With alcohol, you pretty much know where you stand when it comes to consuming it. In most places in the U.S., you can’t consume it in public areas (oh hi, Vegas). In other countries, like France and Hong Kong, consuming publicly is fine.
Consuming marijuana, on the other hand, almost always has to be done on private property, or when accompanied with a medical marijuana card.
What does that mean? For travelers coming to enjoy a carefree experience, they’re going to be dealing with some uptight restrictions.
There are restrictions on the quantity you can buy and hold, of course, but there are also restrictions on whether you as a tourist can actually buy it.
Why is that? The majority of these rules are made for residents. For tourists? It’s much more difficult to say with certainty. With countries not explicitly stating one way or the other, it could lead to tourists breaking laws.
Besides the legality issue – and in the US, it still being a schedule 1 drug – cannabis tourism could be downright unethical.
Take an article from the LA times.
“When California voters legalized cannabis for recreational use in 2016, one promise was the creation of a legal pathway through the courts for clearing many past marijuana-related convictions or reducing them to a lesser charge….
“At least 34,000 marijuana records still have not been fully processed by the courts…
So, why should you care?
If you can join Humboldt’s Licensed, Informative, & Cush Humboldt County Cannabis Experiences or go to Modesto to enjoy a gov’t sponsored application that enhances your tourism high or head to Oakland to walk the weed trail…
And thousands of people across that state are still dealing with convictions – either serving time or with marks on their record that keep them from getting the jobs or work they deserve….
So for all the excitement about how regulating marijuana like alcohol could bring in much-needed tax dollars, it doesn’t feel quite as good knowing those tax dollars are going to a government that can’t do the work they’ve been tasked with doing.

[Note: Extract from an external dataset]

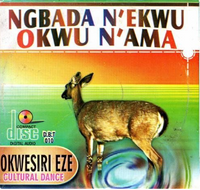 Okwesiri Eze Dance Ngbada Nekwu CD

The Future of Cannabis Tourism
Now, the debate about the legality of weed will be ongoing for a long time. But just because it’s illegal in certain places doesn’t mean it can’t be successful as a basis for tourism. After all, marijuana isn’t alone as a substance being banned around the world. There are still over 30 countries that have some form of alcohol ban.
Wine tourism in those places? Pretty limited. And yet, in the places where wine tourism works, it works well. Remember those 10 million tourists visiting France?
Which brings us to our final idea. Could weed tourism be bigger than wine tourism?
Now, wine has a pretty big head start. From 6,000 BC to today, wine has become a part of modern life. Marijuana, though cultivated as early as 2,800 BC, has been more of a wild card, becoming more studied in just the 1900s, and only now becoming legal in parts of the US and the world.
Still, let’s look at some of the promising numbers:
- Non-residents are consistently responsible for nearly 10% of Colorado’s cannabis sales;
- 9 months after Illinois launched its recreational program, nearly 30% of purchases were by non-residents
- Legalization increased hotel rooms rented per month in Colorado by 51,000 between 2011 and 2015
Now, many of these sales by non-residents are of course a factor of them not being able to support it in their own state. But just like people may travel to check out the microbrewery scene or a wine-growing region, cannabis tourism is likely to grow in the same way.
As countries like Canada and Thailand work to create national regulations, they too stand to benefit from this boom in cannabis tourism.
For as much as the U.S. might be attracting domestic tourists, the confusion to international travelers about what is legal where, when, and in what quantities is going to be a detriment to growth.
Countries that can show they are a safe place for cannabis use and tourism could attract a global travel audience, leading to huge economic benefits.